Critiques // « La Cerisaie » de Tchekhov mis en scène par Julie Brochen à l’Odéon

« La Cerisaie » de Tchekhov mis en scène par Julie Brochen à l’Odéon

Sep 24, 2010 | Aucun commentaire sur « La Cerisaie » de Tchekhov mis en scène par Julie Brochen à l’Odéon

Critique de Monique Lancri

La Cerisaie est probablement la pièce la plus riche, la plus complexe d’Anton Tchekhov. D’où l’engouement pour elle des metteurs en scène, chacun voulant donner son interprétation d’un tel chef-d’œuvre. A commencer par Stanislavski, lequel, lors de la création de la pièce, en 1904, monta une Cerisaie qui, dit-on, ne satisfît pas totalement Tchekhov.
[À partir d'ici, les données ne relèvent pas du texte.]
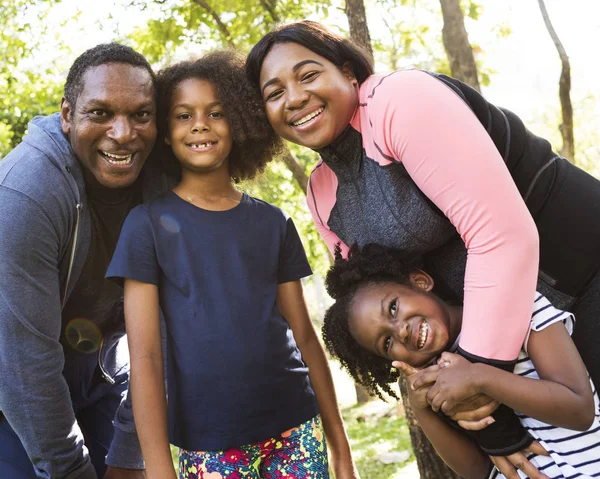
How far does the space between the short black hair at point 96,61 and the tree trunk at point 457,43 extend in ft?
9.53

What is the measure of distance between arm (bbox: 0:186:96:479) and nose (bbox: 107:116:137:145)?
42cm

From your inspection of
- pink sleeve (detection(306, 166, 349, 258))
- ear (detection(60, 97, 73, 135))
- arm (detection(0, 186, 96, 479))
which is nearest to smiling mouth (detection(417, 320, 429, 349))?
pink sleeve (detection(306, 166, 349, 258))

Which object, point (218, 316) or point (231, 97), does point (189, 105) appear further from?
point (218, 316)

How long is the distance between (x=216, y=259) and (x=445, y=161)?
99 cm

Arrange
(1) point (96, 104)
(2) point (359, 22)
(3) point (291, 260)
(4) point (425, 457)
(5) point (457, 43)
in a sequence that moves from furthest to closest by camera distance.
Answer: (5) point (457, 43) < (2) point (359, 22) < (4) point (425, 457) < (3) point (291, 260) < (1) point (96, 104)

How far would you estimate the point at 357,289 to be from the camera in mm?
2426

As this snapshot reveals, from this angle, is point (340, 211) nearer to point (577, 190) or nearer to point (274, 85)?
point (274, 85)

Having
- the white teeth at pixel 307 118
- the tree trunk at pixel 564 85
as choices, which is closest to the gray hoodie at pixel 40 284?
the white teeth at pixel 307 118

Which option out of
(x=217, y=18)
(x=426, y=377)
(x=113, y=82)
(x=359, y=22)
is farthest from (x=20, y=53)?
(x=426, y=377)

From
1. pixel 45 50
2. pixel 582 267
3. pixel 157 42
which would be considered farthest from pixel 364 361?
pixel 45 50

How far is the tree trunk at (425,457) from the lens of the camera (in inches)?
147

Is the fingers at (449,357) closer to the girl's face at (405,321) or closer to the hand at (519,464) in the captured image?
the girl's face at (405,321)

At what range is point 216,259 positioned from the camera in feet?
8.25

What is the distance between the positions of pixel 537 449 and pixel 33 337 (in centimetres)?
178
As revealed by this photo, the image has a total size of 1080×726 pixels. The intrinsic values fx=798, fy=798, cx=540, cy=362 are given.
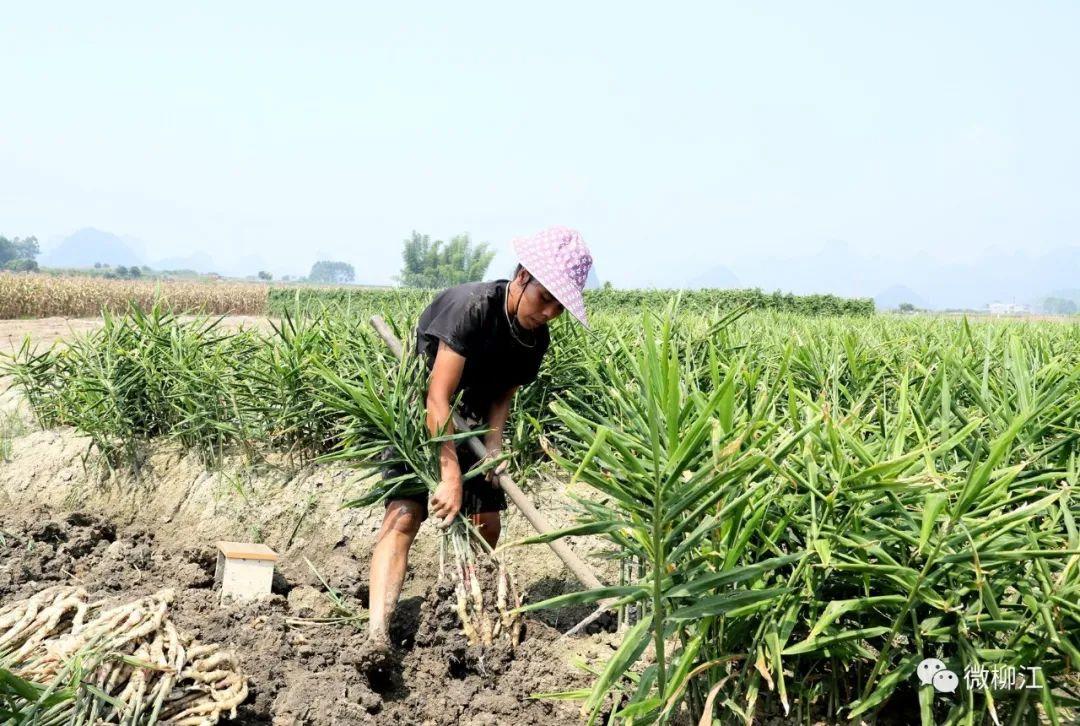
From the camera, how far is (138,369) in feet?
15.7

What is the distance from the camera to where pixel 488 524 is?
3.43 m

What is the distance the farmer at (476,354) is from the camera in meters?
2.84

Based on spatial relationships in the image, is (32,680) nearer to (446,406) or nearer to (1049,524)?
(446,406)

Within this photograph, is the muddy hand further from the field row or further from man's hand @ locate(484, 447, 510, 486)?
the field row

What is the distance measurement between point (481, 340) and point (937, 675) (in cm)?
188

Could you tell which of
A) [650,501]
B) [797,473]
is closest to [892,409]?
[797,473]

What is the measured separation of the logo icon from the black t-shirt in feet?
5.96

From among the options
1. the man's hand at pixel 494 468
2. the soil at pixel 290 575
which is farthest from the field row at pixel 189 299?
the man's hand at pixel 494 468

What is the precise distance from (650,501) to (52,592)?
192cm

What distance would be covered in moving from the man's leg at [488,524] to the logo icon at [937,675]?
1943 mm

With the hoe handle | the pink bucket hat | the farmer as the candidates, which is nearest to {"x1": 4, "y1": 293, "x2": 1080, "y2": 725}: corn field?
the hoe handle

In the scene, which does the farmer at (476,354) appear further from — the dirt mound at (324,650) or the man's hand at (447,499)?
the dirt mound at (324,650)

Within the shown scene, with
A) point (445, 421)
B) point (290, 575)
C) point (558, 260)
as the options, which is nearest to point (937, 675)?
point (558, 260)

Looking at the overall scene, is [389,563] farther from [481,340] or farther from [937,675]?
[937,675]
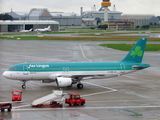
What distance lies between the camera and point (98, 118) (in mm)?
33250

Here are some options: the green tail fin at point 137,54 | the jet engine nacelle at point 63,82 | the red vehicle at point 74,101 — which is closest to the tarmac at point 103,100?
the red vehicle at point 74,101

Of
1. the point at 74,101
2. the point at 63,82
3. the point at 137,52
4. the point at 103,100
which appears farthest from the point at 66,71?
the point at 137,52

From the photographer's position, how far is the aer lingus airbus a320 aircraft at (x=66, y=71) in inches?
1905

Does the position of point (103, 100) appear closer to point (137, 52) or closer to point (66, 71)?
point (66, 71)

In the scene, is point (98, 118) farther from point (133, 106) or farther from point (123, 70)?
point (123, 70)

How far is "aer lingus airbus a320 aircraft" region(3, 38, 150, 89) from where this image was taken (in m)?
48.4

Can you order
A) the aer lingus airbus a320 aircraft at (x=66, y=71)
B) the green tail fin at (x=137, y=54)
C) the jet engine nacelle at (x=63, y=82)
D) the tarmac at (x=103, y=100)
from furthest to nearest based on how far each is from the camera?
the green tail fin at (x=137, y=54) → the aer lingus airbus a320 aircraft at (x=66, y=71) → the jet engine nacelle at (x=63, y=82) → the tarmac at (x=103, y=100)

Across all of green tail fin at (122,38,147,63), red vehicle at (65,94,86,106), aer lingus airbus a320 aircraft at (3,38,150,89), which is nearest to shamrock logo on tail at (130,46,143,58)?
green tail fin at (122,38,147,63)

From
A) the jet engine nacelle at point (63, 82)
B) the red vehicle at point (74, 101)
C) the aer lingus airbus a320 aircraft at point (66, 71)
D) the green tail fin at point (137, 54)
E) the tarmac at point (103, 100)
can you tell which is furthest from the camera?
the green tail fin at point (137, 54)

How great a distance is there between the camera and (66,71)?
49.5 metres

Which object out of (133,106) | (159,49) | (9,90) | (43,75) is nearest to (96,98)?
(133,106)

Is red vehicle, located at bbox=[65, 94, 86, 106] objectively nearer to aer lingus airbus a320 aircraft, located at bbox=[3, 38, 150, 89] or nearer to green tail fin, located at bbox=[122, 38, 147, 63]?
aer lingus airbus a320 aircraft, located at bbox=[3, 38, 150, 89]

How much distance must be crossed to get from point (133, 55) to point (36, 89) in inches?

Nous savons bien que l’œuvre, une fois écrite, échappe à son auteur et qu’il est vain de se demander ce que Tchekhov (dont on vient de fêter le 150ème anniversaire de la naissance) aurait pensé des mises en scène, nombreuses et variées, qui ont vu le jour depuis un siècle ! Les plus grands nous ont proposé « leur » Cerisaie : Jean-Louis Barrault, Giorgio Strehler, Mathias Langhoff, Peter Brook, pour n’en citer que quelques-uns. Aussi est-il normal que Julie Brochen, qui aime tant les auteurs russes et Tchekhov en particulier, ait souhaité mettre son talent au service et à l’épreuve de cette pièce. En 2003, au théâtre de L’Aquarium, nous avions vu un Oncle Vania monté par ses soins (avec Jeanne Balibar, déjà sa complice, dans le rôle d’Elena) : un spectacle que nous avions adoré ! C’est donc non sans gourmandise que nous nous sommes rendus, hier soir, au théâtre de l’Odéon.
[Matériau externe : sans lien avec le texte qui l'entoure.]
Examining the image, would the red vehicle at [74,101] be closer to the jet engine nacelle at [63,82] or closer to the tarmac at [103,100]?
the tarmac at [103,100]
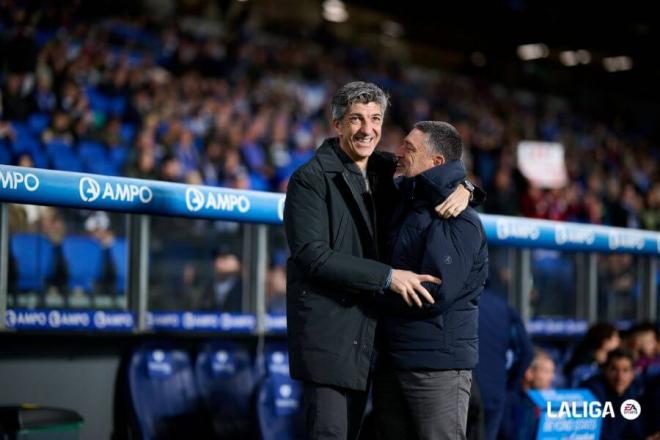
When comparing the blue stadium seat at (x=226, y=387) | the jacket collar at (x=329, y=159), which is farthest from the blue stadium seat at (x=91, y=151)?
the jacket collar at (x=329, y=159)

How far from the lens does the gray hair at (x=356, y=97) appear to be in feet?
14.6

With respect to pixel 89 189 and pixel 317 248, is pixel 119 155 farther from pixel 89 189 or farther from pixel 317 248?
pixel 317 248

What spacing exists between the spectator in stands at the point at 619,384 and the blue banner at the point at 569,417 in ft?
0.67

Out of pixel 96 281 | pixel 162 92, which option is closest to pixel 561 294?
pixel 96 281

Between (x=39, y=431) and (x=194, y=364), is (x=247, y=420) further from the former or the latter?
(x=39, y=431)

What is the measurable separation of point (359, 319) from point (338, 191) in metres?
0.52

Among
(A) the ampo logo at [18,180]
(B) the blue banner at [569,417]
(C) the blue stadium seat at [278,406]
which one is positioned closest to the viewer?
(A) the ampo logo at [18,180]

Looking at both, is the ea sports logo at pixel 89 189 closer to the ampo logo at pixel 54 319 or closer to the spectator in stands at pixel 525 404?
the ampo logo at pixel 54 319

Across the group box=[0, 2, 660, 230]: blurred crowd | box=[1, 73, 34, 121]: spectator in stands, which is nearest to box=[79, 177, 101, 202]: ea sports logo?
box=[0, 2, 660, 230]: blurred crowd

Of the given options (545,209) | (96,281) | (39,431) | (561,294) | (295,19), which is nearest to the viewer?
(39,431)

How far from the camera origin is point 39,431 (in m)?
5.54

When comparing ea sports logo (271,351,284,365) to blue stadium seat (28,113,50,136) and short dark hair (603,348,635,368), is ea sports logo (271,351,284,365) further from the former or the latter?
blue stadium seat (28,113,50,136)

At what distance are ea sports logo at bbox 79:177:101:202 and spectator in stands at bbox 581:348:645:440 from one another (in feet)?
10.2

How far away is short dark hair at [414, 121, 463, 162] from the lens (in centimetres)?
453
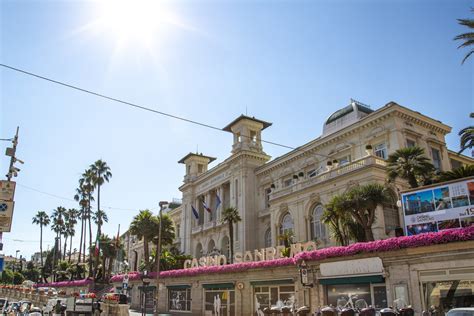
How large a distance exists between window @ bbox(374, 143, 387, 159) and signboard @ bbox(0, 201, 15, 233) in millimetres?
28333

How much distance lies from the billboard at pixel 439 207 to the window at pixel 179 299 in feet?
69.0

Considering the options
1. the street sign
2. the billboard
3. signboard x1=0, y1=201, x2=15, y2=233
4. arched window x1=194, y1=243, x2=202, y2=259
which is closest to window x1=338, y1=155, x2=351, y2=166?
the billboard

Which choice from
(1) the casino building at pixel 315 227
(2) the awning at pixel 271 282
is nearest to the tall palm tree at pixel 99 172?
(1) the casino building at pixel 315 227

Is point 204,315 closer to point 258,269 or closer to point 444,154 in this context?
point 258,269

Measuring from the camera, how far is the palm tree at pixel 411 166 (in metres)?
25.3

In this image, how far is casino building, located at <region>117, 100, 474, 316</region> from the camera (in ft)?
61.2

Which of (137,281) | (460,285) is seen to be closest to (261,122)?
(137,281)

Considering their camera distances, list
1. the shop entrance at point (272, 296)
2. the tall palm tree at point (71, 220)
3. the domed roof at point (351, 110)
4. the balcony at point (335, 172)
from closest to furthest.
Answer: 1. the shop entrance at point (272, 296)
2. the balcony at point (335, 172)
3. the domed roof at point (351, 110)
4. the tall palm tree at point (71, 220)

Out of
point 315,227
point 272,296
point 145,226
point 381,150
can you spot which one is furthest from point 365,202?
point 145,226

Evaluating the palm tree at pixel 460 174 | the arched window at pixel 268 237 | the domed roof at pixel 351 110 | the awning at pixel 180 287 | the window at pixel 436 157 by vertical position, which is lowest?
the awning at pixel 180 287

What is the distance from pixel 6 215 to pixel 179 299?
2487 cm

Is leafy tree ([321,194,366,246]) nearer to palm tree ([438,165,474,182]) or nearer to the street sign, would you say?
palm tree ([438,165,474,182])

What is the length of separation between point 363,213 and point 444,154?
52.0 feet

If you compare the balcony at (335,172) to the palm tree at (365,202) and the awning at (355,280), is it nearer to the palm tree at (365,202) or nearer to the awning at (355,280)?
the palm tree at (365,202)
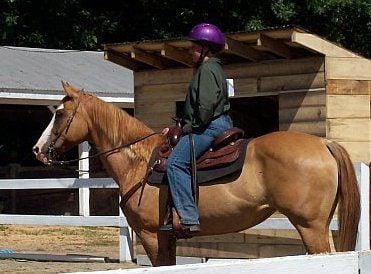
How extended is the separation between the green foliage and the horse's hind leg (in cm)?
2050

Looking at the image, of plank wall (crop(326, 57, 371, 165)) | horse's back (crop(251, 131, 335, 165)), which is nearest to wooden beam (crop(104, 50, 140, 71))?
plank wall (crop(326, 57, 371, 165))

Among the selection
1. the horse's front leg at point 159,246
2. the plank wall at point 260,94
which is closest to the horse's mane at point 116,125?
the horse's front leg at point 159,246

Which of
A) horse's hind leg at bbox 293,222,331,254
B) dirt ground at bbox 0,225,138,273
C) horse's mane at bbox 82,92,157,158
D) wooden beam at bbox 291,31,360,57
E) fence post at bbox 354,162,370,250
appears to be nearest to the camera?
horse's hind leg at bbox 293,222,331,254

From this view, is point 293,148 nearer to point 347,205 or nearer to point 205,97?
point 347,205

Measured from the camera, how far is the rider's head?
7812mm

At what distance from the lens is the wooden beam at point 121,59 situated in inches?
479

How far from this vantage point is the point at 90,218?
1291 cm

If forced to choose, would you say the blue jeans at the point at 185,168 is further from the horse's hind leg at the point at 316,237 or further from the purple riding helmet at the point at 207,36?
the horse's hind leg at the point at 316,237

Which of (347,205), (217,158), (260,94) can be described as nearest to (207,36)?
(217,158)

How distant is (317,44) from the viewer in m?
10.1

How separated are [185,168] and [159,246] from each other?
82cm

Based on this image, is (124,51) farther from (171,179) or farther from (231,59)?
(171,179)

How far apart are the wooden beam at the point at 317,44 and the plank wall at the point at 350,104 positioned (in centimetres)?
7

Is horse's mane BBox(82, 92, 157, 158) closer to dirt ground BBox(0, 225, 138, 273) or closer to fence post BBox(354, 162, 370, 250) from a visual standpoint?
fence post BBox(354, 162, 370, 250)
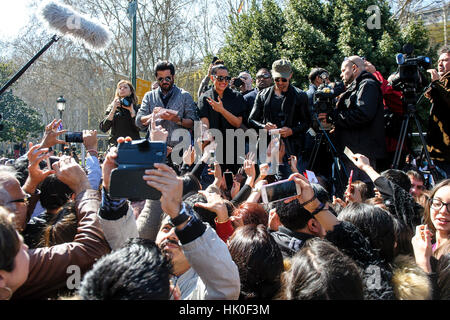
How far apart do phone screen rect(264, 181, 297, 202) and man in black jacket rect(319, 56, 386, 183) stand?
2485 millimetres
Une noyade comme noyau de l’intrigue.

© Franck Beloncle

Platonov, Ivanov, Les trois sœurs, Oncle Vania : très souvent les œuvres de Tchekhov portent le nom du (ou des) personnage(s) que l’auteur juge essentiel(s). Avec La Cerisaie, il s’agit bien, dès le titre, de mettre au cœur de l’intrigue non un personnage mais une propriété : le domaine de La Cerisaie, immense verger qui, au début de la pièce, appartient à Lioubov (Jeanne Balibar) et qui, lors de l’épilogue, passe aux mains de Lopakhine (Jean-Louis Coulloc’h). Ce changement de propriétaire n’implique pas qu’un simple changement de personne : avec lui, c’est tout un monde qui se noie. L’Ancien Régime fait place au nouveau car Lopakhine n’est qu’un prolétaire enrichi dont le père et le grand-père étaient serfs à la Cerisaie. Mais ce qui fait la complexité de cette transaction, c’est que la mise en vente et le rachat de ce lopin de terre gravitent aussi autour d’un autre noyau : une noyade qui n’a rien, elle, de métaphorique. La Cerisaie, Lioubov l’a fuie pendant 5 ans parce que c’est là que Gricha, son petit garçon, s’est noyé dans la rivière qui la traverse. Lorsqu’elle y revient aujourd’hui, c’est pour recommencer à « Vivre » ! Ce n’est donc guère par hasard si le décor premier, pour l’arrivée de Lioubov et de sa suite, nous montre la chambre des enfants. Lioubov y renaît à la vie. Elle y retrouve son enfance (que le décor de Julie Brochen symbolise par un grand cheval à bascule). Travail du deuil ? Un enfant chasse l’autre. Ainsi ce n’est guère le fantôme de Gricha qui apparaît soudain à Lioubov, heureuse, apaisée ; au bout d’une allée de cerisiers, ce n’est pas le spectre de son fils qu’elle aperçoit mais celui, tout blanc, de sa mère à elle. Néanmoins cette reviviscence s’effectue sur fond de mort annoncée. Moribonde, cette cerisaie ne l’est-elle pas déjà ? Les arbres ne donnent plus beaucoup de cerises ! Le domaine va être vendu ; entendons : dépecé, démembré ; sectionné en parcelles pour y construire des datchas. La Cerisaie de jadis a vécu.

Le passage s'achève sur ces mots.